The Immigration and Customs Enforcement (ICE) announced the implementation of “The Parental Interests Directive,” a new policy on immigration and deportations aimed at protecting parents and ensuring that they are not separated from their children.
“ICE personnel should ensure that the agency’s immigration enforcement activities do not unnecessarily disrupt the parental rights of both alien parents or legal guardians of minor children,” the directive states.
Under the new directive by the Obama administration, ICE agents are free to consider the background of the immigrant they are taking into custody and use their own discretion in detaining and deporting undocumented immigrants. Although the policy will not prevent family separation completely or change the lives of children who have already had family members deported, the policy change urges immigration authorities to consider alternatives to detention for undocumented immigrants when minor children are involved.
In 2011, roughly 5,100 U.S. citizen children of undocumented immigrants who were detained or deported were living in foster care, according to an analysis by the Applied Research Center. That study estimated that 15,000 more children would end up in foster care by 2016 if high numbers of detention and deportation continued under the Obama administration.
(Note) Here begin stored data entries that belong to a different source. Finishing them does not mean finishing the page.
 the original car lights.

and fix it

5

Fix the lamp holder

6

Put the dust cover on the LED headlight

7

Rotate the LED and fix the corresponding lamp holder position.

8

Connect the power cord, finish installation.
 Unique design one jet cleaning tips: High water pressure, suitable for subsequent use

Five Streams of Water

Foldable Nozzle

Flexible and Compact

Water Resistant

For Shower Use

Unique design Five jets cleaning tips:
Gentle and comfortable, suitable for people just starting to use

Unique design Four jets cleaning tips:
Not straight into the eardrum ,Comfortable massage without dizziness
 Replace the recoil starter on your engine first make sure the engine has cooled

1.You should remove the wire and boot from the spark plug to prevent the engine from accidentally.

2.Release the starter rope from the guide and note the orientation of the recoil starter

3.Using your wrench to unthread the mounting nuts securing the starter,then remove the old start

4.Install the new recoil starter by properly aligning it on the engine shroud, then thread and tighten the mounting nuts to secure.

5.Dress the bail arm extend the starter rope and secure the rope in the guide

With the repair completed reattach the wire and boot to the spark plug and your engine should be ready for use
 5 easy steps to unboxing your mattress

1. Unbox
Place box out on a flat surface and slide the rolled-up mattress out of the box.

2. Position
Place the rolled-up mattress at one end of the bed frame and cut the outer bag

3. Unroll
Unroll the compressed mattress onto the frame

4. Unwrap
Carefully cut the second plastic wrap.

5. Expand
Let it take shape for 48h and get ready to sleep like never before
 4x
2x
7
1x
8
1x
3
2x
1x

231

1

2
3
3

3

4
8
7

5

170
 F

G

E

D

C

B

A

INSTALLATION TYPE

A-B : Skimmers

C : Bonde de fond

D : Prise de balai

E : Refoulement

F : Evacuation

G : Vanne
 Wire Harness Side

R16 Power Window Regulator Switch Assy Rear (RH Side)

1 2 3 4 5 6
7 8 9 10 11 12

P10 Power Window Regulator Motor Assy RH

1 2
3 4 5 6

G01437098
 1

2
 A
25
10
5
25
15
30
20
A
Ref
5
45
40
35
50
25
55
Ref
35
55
“Our immigration system has the potential to inflict terrible damage on our most vulnerable citizens: children. This new directive is a necessary step toward protecting family unity, and we welcome ICE’s efforts to ensure that parents are not torn away from their children during – and after – deportation proceedings,” said National Immigration Law Center Executive Director Marielena Hincapie, who was happy to see a shift to a more humane immigration policy.